In [17]:
import matplotlib.pyplot as plt
import numpy as np
import pymc3 as pm
import pandas as pd
import theano

data = pd.read_csv(pm.get_data('radon.csv'))
data['log_radon'] = data['log_radon'].astype(theano.config.floatX)

county_names = data.county.unique()
county_idx = data.county_code.values

n_counties = len(data.county.unique())

In [11]:
data[['county', 'log_radon', 'floor']].head()

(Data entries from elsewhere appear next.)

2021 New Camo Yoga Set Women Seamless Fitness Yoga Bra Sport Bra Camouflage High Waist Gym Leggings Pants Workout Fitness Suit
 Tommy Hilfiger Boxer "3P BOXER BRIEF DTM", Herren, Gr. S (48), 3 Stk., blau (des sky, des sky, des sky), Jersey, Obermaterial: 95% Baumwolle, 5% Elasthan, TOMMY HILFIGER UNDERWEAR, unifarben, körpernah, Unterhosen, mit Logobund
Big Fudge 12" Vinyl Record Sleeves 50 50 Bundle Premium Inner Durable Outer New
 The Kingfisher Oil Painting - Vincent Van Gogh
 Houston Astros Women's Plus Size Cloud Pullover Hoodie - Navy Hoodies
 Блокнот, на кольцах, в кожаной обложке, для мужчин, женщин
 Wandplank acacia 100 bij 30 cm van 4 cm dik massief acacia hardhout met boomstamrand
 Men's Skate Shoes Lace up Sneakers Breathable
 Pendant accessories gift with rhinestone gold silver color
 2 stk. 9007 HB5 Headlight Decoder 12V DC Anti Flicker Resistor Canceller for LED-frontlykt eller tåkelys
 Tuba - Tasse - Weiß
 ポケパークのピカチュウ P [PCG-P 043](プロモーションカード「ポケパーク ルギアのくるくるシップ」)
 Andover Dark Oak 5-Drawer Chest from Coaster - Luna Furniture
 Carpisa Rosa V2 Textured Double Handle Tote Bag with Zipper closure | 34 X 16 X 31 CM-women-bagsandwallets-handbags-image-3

Unnamed: 0,county,log_radon,floor
0,AITKIN,0.832909,1.0
1,AITKIN,0.832909,0.0
2,AITKIN,1.098612,0.0
3,AITKIN,0.09531,0.0
4,ANOKA,1.163151,0.0


In [None]:
with pm.Model() as unpooled_model:
    
    # parameters for each county
    a = pm.Normal('a', 0, sd=100, shape=n_counties)
    b = pm.Normal('b', 0, sd=100, shape=n_counties)
    
    #error
    eps = pm.HalfCauchy('eps', 5)
    
    #prediction
    radon_est = a[county_idx] + b[county_idx]*data.floor.values
    
    # likelihood
    y = pm.Normal('y', radon_est, sd=eps, observed=data.log_radon)
    
    unpooled_trace = pm.sample(200)

Auto-assigning NUTS sampler...
Initializing NUTS using jitter+adapt_diag...
  if not np.issubdtype(var.dtype, float):
Multiprocess sampling (4 chains in 4 jobs)
NUTS: [eps_log__, b, a]


In [None]:
with pm.Model() as hierarchical_model:
    # Hyperpriors
    mu_a = pm.Normal('mu_a', mu=0., sd=100**2)
    sigma_a = pm.HalfCauchy('sigma_a', 5)
    mu_b = pm.Normal('mu_b', mu=0., sd=100**2)
    sigma_b = pm.HalfCauchy('sigma_b', 5)
    
    a = pm.Normal('a', mu=mu_a, sd=sigma_a, shape=n_counties)
    b = pm.Normal('b', mu=mu_b, sd=sigma_b, shape=n_counties)
    
    # model error
    eps = pm.HalfCauchy('eps', 5)
    
    radon_est = a[county_idx] + b[county_idx]*data.floor.values
    
    # likelihood
    radon_like = pm.Normal('radon_like', mu=radon_est, sd=eps, observed=data.log_radon)
    
    # inference
    hierarchical_trace = pm.sample(draws=2000, n_init=1000)